(Spatial question entries)
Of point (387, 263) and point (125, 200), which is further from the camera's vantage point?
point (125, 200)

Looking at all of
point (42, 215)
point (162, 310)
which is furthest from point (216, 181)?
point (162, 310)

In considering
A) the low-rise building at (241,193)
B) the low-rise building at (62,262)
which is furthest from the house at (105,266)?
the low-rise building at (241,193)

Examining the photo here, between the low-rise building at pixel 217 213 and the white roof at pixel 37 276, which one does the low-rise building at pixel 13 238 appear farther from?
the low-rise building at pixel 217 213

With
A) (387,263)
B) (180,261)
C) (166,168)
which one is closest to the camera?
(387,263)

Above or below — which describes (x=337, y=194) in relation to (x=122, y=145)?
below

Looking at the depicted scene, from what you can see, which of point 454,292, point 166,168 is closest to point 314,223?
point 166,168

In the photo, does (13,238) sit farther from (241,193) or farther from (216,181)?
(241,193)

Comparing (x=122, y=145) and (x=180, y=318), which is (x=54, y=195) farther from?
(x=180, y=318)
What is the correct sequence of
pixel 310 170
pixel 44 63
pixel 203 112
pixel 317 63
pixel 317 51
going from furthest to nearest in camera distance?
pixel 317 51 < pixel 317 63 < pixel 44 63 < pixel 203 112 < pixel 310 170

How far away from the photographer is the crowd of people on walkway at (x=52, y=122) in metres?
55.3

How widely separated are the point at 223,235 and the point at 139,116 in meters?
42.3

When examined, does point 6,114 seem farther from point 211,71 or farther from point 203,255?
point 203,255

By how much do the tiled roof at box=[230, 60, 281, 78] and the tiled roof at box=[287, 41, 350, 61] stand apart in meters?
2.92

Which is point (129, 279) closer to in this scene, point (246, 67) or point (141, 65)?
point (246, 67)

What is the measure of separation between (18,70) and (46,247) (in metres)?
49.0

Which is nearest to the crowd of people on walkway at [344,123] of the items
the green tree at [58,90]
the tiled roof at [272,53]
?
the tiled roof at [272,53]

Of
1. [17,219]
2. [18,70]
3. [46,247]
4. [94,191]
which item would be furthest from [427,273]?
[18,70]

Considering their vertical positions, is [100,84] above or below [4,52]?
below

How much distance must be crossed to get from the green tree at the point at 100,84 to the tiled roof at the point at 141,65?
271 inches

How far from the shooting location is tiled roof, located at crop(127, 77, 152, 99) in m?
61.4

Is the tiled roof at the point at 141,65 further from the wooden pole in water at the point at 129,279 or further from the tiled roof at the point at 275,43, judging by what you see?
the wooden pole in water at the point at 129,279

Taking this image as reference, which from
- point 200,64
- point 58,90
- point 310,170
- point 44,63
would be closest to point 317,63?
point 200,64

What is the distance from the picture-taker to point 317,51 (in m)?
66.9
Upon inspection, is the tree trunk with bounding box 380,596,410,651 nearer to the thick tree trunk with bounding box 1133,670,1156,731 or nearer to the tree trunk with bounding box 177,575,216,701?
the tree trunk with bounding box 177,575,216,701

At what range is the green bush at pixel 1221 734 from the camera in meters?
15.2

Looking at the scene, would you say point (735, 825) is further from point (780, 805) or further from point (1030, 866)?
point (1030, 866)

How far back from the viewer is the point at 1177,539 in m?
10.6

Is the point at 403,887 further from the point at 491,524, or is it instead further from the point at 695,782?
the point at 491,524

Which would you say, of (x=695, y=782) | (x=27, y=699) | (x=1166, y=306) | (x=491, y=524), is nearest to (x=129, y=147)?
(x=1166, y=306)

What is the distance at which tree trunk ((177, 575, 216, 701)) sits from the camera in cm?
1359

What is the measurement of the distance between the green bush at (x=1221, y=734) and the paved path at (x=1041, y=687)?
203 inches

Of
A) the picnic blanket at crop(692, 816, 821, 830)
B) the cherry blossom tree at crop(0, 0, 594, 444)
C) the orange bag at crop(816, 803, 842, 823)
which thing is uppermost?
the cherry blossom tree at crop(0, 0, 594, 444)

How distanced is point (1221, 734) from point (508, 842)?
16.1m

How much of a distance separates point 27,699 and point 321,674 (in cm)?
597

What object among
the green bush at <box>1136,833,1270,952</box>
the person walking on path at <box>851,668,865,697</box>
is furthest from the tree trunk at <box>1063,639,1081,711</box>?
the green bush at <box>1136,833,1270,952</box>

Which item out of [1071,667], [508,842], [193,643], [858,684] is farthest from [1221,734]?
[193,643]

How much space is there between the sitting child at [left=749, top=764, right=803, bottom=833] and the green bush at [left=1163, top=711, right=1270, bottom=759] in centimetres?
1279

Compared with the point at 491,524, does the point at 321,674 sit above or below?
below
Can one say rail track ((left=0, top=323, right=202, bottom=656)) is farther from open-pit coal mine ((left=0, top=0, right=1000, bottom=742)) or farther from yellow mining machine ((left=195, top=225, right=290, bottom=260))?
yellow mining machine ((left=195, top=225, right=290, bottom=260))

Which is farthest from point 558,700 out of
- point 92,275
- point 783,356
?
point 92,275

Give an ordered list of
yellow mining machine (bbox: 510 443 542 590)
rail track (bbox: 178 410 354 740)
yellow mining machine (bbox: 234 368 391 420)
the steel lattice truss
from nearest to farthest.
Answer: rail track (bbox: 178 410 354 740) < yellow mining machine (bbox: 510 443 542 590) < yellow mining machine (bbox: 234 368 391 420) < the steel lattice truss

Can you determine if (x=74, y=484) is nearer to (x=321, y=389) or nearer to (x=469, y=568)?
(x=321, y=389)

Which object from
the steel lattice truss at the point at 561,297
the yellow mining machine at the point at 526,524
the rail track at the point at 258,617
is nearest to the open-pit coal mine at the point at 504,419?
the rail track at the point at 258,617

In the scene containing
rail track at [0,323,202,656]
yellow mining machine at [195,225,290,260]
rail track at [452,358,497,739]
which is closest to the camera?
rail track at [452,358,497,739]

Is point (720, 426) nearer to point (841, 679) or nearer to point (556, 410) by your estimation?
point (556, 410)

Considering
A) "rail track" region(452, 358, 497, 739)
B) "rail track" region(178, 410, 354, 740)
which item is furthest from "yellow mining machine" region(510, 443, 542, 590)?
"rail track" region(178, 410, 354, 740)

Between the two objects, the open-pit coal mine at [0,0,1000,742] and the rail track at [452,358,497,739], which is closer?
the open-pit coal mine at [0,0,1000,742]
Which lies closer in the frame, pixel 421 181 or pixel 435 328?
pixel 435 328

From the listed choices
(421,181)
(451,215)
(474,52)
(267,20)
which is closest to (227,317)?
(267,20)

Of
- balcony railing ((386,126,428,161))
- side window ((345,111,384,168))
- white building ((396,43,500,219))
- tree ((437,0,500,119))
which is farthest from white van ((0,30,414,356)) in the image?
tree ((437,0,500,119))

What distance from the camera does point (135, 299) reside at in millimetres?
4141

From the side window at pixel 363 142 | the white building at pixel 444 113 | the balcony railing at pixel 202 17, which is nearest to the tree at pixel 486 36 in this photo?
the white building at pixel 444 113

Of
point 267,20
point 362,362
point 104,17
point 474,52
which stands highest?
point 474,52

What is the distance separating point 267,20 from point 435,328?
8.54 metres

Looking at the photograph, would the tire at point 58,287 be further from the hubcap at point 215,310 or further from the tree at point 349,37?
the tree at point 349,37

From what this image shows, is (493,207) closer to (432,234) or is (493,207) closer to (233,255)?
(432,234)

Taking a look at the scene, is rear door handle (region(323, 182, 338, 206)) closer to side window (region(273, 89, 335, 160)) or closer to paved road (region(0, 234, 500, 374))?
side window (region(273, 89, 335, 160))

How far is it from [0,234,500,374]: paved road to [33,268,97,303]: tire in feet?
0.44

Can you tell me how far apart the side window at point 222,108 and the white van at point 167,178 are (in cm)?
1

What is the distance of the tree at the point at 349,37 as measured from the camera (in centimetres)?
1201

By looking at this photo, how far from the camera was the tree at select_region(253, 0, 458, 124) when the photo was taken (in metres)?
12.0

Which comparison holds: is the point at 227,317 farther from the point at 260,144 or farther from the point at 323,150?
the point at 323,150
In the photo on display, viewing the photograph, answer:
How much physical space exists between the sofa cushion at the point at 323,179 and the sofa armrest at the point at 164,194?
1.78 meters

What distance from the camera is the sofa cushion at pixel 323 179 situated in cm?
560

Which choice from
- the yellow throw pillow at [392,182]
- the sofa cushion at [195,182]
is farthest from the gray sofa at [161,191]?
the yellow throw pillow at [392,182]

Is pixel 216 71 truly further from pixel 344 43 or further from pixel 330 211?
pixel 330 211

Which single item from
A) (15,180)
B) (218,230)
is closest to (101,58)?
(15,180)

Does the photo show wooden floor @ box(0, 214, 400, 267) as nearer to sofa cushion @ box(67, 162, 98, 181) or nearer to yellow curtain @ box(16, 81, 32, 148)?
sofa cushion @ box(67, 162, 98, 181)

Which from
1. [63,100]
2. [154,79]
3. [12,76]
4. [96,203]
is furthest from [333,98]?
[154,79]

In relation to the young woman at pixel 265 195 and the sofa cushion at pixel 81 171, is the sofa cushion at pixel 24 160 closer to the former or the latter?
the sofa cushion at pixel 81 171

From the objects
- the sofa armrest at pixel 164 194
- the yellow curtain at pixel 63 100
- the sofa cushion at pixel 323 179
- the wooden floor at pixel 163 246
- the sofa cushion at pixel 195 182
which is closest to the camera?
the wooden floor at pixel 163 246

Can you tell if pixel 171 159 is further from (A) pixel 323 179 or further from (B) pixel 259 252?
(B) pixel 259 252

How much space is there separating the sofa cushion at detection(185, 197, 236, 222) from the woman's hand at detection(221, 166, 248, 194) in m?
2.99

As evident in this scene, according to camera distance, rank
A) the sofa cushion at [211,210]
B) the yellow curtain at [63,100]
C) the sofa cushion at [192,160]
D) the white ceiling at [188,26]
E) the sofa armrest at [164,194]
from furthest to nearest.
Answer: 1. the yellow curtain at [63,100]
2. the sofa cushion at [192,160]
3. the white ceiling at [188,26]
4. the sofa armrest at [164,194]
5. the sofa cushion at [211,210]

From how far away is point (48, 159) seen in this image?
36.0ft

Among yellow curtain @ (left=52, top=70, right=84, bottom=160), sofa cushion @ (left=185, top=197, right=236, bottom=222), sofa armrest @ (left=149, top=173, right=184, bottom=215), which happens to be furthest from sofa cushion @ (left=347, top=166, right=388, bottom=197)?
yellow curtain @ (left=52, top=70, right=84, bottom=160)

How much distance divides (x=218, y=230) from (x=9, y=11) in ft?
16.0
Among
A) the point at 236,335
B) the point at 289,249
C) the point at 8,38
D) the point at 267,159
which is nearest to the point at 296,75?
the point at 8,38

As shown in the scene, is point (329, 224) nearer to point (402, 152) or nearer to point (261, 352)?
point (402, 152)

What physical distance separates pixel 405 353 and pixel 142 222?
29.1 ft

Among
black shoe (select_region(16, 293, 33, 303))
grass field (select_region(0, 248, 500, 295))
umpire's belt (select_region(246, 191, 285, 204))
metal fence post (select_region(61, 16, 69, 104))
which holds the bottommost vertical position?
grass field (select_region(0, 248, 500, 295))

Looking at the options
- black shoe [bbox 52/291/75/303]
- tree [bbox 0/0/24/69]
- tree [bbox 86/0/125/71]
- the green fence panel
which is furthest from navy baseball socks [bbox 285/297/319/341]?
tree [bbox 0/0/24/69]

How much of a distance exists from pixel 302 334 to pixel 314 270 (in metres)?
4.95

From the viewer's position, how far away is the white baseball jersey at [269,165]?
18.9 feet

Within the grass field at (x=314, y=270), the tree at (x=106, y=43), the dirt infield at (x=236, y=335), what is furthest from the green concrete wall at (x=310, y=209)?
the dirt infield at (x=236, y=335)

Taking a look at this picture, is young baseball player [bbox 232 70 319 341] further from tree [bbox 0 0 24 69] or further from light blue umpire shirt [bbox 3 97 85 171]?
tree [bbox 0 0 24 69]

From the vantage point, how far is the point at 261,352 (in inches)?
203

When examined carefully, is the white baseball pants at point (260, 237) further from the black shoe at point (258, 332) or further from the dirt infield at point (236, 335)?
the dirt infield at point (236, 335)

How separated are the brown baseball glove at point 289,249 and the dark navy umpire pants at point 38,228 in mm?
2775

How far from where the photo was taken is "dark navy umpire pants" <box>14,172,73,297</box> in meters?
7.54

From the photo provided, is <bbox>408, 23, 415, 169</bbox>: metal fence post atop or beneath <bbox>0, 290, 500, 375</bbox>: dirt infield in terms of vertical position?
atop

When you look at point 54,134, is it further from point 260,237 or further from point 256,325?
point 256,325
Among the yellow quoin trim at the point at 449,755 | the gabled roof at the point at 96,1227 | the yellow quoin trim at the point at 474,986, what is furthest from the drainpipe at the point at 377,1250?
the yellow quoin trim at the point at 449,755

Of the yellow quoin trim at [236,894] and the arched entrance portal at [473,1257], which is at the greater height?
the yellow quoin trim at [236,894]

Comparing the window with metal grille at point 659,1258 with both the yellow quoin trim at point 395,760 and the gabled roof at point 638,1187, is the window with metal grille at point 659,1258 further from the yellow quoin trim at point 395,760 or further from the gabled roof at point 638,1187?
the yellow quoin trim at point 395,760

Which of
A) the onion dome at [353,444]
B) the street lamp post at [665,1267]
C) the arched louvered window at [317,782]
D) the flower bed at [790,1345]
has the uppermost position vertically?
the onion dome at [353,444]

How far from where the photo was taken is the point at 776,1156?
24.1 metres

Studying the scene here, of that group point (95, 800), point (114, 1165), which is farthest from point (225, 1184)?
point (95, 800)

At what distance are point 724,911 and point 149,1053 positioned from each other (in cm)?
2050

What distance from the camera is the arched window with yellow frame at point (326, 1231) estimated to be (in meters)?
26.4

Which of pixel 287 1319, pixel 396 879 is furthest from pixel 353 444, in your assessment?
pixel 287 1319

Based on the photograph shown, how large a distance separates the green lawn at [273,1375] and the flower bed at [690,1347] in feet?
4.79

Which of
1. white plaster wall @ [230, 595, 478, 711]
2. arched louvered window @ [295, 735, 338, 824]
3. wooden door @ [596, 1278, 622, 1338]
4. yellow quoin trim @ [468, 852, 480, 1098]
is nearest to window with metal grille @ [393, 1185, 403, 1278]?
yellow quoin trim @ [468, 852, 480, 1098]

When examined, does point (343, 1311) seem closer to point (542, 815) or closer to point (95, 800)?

▸ **EXERCISE OBJECTIVE**:
Every line from the one containing "When you look" through the end of the entries above must be echoed exactly, with both ends kept.

▸ **ANSWER TO THE EXERCISE**:
When you look at point 54,134, is it further from point 260,237 or further from point 256,325?
point 256,325
Among the yellow quoin trim at the point at 449,755 | the gabled roof at the point at 96,1227 | the yellow quoin trim at the point at 474,986, what is furthest from the drainpipe at the point at 377,1250?
the yellow quoin trim at the point at 449,755

Of the yellow quoin trim at [236,894] and the arched entrance portal at [473,1257], which is at the greater height?
the yellow quoin trim at [236,894]

Comparing the window with metal grille at point 659,1258 with both the yellow quoin trim at point 395,760 and the gabled roof at point 638,1187, is the window with metal grille at point 659,1258 further from the yellow quoin trim at point 395,760 or further from the gabled roof at point 638,1187?
the yellow quoin trim at point 395,760

Which of
A) the onion dome at [353,444]
B) the street lamp post at [665,1267]
C) the arched louvered window at [317,782]
D) the flower bed at [790,1345]
has the uppermost position vertically?
the onion dome at [353,444]

How far from where the photo was taken is the point at 776,1156?
24.1 metres

Studying the scene here, of that group point (95, 800), point (114, 1165), which is farthest from point (225, 1184)?
point (95, 800)

At what distance are point 724,911 and point 149,1053 positioned from each other (in cm)?
2050

What distance from the camera is the arched window with yellow frame at point (326, 1231) estimated to be (in meters)?
26.4

Which of pixel 287 1319, pixel 396 879 is furthest from pixel 353 444, in your assessment?
pixel 287 1319

Based on the photograph shown, how large a distance separates the green lawn at [273,1375] and the flower bed at [690,1347] in feet?
4.79

Which of
1. white plaster wall @ [230, 595, 478, 711]
2. arched louvered window @ [295, 735, 338, 824]
3. wooden door @ [596, 1278, 622, 1338]
4. yellow quoin trim @ [468, 852, 480, 1098]
is nearest to window with metal grille @ [393, 1185, 403, 1278]?
yellow quoin trim @ [468, 852, 480, 1098]

When examined, does point (343, 1311) seem closer to point (542, 815) or closer to point (95, 800)?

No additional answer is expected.